On Tue, 06 Dec 2011 18:45:05 GMT, and/or www.mantra.com/jai
(Dr. Jai Maharaj) wrote:

>On Tue, 06 Dec 2011 11:56:36 -0800, dh@. wrote:
>
>>On Thu, 1 Dec 2011 18:23:23 -0800, "Dutch" > wrote:
>>
>>><dh@.> wrote in message ...
>>>> On Mon, 28 Nov 2011 15:33:17 -0800, "Dutch" > wrote:
>>>>
>>>>>On Mon, 28 Nov 2011 13:27:28 -0800, dh@. pointed out:
>>>>>
>>>>>> All I did was to point out a fact. Apparently it's another one of
>>>>>> those
>>>>>>facts that you people hate. So it's not me that disgusts you, but the
>>>>>>fact is
>>>>>>what disgusts you. Why does it "disgust" you that what I've been pointing
>>>>>>out
>>>>>>for ten years, has been true for ten thousand years?
>>>>>
>>>>>A meaningless one.
>>>>
>>>> For one thing it's not meaningless and for another even if it was that
>>>> would
>>>> be no reason for you to hate it.
>>>>
>>>>>Vegans don't promote life for livestock animals, you
>>>>>don't promote life for porcupines, who cares?
>>>>
>>>> People who want to promote decent AW over elimination. Doiiieee.
>>>
>>>That is an invalid dichotomy. Doiiieee.
>>>
>>>"Decent AW" <retch> is promoted over "poor AW"

>>
>> It's also promoted over eliminations.
>>
>>>"Elimination" is promoted over "continuation" (of livestock farming).
>>>
>>>Continuation is necessary before AW of any kind can be a consideration.

>>
>> That's one of the reasons why people who are truly in favor of decent AW
>>over elimination must necessarily be opposed to elimination, as I've been
>>pointing out to you and you've been trying futiley to oppose for years. Are you
>>all of a sudden beginning to finally realise the significance of the fact? If
>>so, do you think you'll be able to remember it or do you think you'll unlearn it
>>again? Do you think you had learned to appreciate that fact before your last
>>unlearning?

>
>Om


Oh yes it seems remarkably stupid even for him, but he does feel that he has
unlearned how to appreciate when livestock have lives of positive value. How he
unlearned it he doesn't seem to know, but he did IF he ever really learned it at
all. One other very likely possibility is that he lied when he acted like he had
learned, and another is he simply parroted something that he couldn't
comprehend...it just "seemed good" to him at the time even though he didn't
understand why. He either learned and later unlearned, or never did learn to
begin with. It has to be one or the other.
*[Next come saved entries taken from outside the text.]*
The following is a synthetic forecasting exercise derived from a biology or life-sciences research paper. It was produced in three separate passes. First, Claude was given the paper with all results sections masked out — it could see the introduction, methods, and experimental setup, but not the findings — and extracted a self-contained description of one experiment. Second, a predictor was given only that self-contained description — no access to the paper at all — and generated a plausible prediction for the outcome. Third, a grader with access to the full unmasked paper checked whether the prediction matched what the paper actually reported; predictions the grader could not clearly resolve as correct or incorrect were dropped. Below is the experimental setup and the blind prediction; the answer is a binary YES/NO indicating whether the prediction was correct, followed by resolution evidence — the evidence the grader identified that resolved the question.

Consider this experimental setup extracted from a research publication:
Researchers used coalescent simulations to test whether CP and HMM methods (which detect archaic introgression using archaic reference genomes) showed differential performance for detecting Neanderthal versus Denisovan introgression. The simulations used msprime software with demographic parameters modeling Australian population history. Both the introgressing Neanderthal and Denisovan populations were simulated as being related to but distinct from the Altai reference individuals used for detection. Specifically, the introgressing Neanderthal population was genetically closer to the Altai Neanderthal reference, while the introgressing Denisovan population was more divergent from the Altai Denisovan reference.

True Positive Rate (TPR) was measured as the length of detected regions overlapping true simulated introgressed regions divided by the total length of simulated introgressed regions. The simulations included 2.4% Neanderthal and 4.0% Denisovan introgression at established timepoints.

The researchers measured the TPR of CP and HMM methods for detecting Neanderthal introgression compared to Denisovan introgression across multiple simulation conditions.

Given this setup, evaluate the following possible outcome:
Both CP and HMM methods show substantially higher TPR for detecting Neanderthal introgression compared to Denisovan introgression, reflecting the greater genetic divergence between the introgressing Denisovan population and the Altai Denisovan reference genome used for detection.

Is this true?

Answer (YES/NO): YES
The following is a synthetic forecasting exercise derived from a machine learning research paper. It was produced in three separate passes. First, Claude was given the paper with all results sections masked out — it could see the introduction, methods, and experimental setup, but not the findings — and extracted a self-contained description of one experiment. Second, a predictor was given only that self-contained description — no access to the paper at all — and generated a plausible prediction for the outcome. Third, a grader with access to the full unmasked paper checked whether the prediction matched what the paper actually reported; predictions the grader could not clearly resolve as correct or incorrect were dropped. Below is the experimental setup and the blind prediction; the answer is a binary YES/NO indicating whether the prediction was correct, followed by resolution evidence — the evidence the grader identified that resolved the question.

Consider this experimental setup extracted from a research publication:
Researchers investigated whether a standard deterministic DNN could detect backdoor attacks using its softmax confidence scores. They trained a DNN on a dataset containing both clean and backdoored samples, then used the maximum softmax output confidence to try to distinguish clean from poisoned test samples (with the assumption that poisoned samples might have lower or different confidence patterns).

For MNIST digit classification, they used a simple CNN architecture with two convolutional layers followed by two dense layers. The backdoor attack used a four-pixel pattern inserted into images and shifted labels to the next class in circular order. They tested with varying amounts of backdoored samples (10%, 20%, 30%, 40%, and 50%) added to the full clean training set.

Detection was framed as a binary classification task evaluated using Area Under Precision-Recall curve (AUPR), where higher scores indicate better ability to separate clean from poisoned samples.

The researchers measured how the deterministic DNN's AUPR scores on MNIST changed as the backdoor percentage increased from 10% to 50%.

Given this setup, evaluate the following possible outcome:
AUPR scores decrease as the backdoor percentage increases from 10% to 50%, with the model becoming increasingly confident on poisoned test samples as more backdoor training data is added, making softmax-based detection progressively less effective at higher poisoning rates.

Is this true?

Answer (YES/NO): YES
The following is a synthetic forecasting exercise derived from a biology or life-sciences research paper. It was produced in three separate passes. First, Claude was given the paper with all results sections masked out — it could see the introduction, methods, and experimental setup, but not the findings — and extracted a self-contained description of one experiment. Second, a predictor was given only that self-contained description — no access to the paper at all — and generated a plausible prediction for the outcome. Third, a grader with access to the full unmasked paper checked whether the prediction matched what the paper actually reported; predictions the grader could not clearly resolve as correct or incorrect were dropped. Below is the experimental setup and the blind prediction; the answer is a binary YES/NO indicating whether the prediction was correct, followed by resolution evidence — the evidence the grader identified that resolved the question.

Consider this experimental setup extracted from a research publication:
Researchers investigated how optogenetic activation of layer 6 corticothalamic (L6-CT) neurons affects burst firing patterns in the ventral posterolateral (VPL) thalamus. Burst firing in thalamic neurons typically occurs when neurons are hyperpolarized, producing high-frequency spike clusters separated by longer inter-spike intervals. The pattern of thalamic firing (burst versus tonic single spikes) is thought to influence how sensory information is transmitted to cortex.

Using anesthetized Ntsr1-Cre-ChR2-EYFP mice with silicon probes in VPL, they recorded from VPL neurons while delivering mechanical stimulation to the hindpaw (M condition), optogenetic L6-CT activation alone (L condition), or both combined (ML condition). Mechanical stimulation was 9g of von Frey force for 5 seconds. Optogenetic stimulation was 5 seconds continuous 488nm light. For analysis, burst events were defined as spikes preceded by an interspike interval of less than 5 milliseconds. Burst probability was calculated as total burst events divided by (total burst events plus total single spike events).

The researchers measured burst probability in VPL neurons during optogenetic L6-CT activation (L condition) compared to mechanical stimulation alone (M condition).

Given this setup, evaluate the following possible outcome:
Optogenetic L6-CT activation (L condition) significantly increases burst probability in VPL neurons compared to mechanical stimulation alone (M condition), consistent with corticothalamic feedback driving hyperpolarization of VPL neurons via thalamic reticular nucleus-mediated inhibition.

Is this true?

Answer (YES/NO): NO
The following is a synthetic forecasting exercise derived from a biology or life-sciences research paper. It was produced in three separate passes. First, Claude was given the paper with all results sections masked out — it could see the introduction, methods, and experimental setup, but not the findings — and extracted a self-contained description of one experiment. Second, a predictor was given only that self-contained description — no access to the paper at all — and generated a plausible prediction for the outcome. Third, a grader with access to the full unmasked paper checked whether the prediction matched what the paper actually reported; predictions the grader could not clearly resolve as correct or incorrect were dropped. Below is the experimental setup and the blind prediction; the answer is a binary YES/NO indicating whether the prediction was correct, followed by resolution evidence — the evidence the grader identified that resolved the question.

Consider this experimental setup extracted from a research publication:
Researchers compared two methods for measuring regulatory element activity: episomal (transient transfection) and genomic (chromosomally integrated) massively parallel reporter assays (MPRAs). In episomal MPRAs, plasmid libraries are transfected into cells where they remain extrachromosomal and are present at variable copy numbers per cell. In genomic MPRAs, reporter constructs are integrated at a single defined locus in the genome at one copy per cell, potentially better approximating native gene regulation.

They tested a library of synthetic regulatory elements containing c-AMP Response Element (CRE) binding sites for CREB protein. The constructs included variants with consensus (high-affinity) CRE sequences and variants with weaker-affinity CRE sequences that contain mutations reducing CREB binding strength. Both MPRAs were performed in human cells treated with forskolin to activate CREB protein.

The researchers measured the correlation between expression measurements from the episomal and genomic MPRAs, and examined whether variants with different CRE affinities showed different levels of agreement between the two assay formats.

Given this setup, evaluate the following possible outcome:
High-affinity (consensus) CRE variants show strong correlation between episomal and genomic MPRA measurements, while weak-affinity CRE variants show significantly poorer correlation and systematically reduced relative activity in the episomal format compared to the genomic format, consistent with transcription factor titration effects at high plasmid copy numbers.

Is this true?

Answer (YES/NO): YES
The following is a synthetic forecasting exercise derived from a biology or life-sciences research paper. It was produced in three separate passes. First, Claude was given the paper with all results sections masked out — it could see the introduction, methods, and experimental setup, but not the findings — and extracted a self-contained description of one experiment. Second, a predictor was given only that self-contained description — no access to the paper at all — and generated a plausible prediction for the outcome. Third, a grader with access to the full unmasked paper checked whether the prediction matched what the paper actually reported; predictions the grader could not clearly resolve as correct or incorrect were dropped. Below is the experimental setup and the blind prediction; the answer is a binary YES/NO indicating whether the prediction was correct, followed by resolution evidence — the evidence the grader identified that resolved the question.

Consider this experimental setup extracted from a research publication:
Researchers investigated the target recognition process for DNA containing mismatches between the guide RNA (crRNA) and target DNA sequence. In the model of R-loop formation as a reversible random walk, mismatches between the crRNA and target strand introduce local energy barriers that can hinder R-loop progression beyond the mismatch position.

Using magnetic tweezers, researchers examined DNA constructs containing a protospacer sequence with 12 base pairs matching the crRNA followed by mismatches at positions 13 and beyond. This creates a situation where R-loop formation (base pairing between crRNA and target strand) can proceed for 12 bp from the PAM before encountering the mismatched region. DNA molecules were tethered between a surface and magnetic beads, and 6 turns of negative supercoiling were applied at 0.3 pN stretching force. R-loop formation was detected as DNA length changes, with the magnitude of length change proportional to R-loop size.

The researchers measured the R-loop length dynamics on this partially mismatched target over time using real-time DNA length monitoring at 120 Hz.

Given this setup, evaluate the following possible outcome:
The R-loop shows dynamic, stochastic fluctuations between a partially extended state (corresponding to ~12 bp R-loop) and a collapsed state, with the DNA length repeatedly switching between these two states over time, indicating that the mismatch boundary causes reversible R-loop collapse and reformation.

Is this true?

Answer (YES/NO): YES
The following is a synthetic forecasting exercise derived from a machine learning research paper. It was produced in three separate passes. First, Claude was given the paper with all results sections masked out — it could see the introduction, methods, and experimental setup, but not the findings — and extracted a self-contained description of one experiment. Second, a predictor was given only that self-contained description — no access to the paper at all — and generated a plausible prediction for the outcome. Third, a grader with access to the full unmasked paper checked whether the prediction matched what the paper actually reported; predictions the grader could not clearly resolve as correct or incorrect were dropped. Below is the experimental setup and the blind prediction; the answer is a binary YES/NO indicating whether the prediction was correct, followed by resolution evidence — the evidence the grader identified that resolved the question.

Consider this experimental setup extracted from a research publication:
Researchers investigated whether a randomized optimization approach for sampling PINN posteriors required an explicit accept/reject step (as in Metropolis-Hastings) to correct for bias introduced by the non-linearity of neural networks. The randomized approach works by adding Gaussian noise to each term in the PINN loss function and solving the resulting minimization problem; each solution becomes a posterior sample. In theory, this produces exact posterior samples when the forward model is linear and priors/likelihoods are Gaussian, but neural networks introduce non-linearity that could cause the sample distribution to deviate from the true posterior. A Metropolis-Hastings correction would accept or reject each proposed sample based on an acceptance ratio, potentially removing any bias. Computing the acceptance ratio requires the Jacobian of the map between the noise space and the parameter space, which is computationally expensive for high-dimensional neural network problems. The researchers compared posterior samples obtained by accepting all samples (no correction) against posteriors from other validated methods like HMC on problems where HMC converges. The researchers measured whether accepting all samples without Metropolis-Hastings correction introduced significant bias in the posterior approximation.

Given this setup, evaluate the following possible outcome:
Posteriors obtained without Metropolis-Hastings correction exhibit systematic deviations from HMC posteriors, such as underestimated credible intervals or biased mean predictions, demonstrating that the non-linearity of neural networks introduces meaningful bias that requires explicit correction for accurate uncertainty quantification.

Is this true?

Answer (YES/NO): NO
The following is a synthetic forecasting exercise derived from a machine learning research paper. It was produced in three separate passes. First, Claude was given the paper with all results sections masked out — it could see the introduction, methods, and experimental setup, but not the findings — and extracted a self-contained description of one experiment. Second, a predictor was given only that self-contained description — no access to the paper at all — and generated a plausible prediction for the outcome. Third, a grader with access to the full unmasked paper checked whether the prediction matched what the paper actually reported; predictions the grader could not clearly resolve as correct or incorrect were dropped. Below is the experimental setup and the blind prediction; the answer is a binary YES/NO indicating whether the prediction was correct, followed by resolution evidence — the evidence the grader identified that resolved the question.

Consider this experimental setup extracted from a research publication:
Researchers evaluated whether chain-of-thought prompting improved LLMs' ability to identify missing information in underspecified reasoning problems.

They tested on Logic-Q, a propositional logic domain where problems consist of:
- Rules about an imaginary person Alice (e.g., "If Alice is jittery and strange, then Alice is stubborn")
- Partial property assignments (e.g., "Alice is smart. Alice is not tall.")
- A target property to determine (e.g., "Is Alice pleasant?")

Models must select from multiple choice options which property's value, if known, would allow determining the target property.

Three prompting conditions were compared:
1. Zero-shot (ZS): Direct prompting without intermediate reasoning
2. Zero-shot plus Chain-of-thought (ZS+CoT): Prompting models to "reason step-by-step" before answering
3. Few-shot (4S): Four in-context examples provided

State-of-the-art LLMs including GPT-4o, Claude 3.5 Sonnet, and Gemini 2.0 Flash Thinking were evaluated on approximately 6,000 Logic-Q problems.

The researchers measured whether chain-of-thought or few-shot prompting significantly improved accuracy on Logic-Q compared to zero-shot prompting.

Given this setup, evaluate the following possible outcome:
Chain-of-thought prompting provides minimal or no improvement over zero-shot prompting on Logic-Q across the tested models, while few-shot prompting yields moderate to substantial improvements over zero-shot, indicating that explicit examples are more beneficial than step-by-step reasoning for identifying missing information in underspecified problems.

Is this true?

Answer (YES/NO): NO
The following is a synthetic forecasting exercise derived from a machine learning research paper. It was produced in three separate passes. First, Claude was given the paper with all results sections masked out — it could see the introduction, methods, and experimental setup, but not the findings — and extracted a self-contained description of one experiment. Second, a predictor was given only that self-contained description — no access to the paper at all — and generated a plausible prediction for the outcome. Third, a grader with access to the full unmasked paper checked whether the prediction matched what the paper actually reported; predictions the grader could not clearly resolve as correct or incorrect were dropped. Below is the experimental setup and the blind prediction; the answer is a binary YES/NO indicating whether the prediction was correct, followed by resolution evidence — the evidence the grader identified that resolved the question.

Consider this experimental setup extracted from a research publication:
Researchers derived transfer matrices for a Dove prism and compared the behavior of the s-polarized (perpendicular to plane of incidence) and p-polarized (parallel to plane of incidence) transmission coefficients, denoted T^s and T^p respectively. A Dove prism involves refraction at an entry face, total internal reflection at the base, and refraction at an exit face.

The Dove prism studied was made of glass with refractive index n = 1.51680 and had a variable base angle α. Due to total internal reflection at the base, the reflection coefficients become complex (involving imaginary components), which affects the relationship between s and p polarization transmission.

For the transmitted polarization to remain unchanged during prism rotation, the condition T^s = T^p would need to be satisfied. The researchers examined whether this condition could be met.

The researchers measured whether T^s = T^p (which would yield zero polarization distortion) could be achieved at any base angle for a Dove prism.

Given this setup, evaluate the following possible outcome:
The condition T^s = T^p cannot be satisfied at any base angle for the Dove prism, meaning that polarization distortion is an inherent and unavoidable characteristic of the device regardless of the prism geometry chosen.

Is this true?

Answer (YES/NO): YES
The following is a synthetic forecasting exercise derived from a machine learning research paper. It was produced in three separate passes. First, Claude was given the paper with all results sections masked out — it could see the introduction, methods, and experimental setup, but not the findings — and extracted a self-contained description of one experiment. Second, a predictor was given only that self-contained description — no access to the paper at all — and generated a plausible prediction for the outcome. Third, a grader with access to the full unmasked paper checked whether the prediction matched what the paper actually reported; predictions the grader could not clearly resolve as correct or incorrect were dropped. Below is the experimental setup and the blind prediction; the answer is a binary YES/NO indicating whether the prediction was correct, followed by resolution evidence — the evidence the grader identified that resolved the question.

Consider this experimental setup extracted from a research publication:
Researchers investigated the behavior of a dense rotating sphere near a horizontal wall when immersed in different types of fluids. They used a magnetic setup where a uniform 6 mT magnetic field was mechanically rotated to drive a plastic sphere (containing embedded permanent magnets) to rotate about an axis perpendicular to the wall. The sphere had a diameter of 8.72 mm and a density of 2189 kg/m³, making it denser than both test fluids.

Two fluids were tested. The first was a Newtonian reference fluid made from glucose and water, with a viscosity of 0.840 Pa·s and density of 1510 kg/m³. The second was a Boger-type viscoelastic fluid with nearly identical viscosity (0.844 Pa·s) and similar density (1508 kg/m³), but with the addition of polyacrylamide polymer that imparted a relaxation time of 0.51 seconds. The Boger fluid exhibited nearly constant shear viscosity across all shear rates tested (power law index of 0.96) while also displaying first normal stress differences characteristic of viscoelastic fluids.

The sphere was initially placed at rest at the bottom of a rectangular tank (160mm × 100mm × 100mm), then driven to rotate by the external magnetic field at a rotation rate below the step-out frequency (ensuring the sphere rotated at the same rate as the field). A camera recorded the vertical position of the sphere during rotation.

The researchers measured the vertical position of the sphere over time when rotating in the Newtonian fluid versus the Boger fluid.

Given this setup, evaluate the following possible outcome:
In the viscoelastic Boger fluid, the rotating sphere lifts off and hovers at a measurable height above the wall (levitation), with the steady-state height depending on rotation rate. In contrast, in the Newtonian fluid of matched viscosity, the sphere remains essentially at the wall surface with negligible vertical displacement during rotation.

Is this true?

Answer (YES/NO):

People who favor decent AW over elimination must necessarily be opposed to
elimination, of course because the two objectives work directly against each
other:

". . . Not only are the philosophies of animal rights and animal welfare
separated by irreconcilable differences, and not only are the
practical reforms grounded in animal welfare morally at odds with
those sanctioned by the philosophy of animal rights, but also the
enactment of animal welfare measures actually impedes the
achievement of animal rights.
.. . . There are fundamental and profound differences between the
philosophy of animal welfare and that of animal rights.
.. . . Many animal rights people who disavow the philosophy of animal
welfare believe they can consistently support reformist means to abolition ends.
This view is mistaken, we believe, for moral, practical, and conceptual reasons.
.. . . welfare reforms, by their very nature, can only serve to retard the pace
at which animal rights goals are achieved. . . ."

"A Movement's Means Create Its Ends"
By Tom Regan and Gary Francione

"One generation and out. We have no problem with the extinction of domestic
animals. They are creations of human selective breeding...We have no ethical
obligation to preserve the different breeds of livestock produced through
selective breeding."
(Wayne Pacelle, HSUS, former director of the Fund for Animals, Animal People,
May 1993)
[...]
Tom Regan, Animal Rights Author and Philosopher, North Carolina State
University

"It is not larger, cleaner cages that justice demands...but empty cages."
(Regan, The Philosophy of Animal Rights, 1989)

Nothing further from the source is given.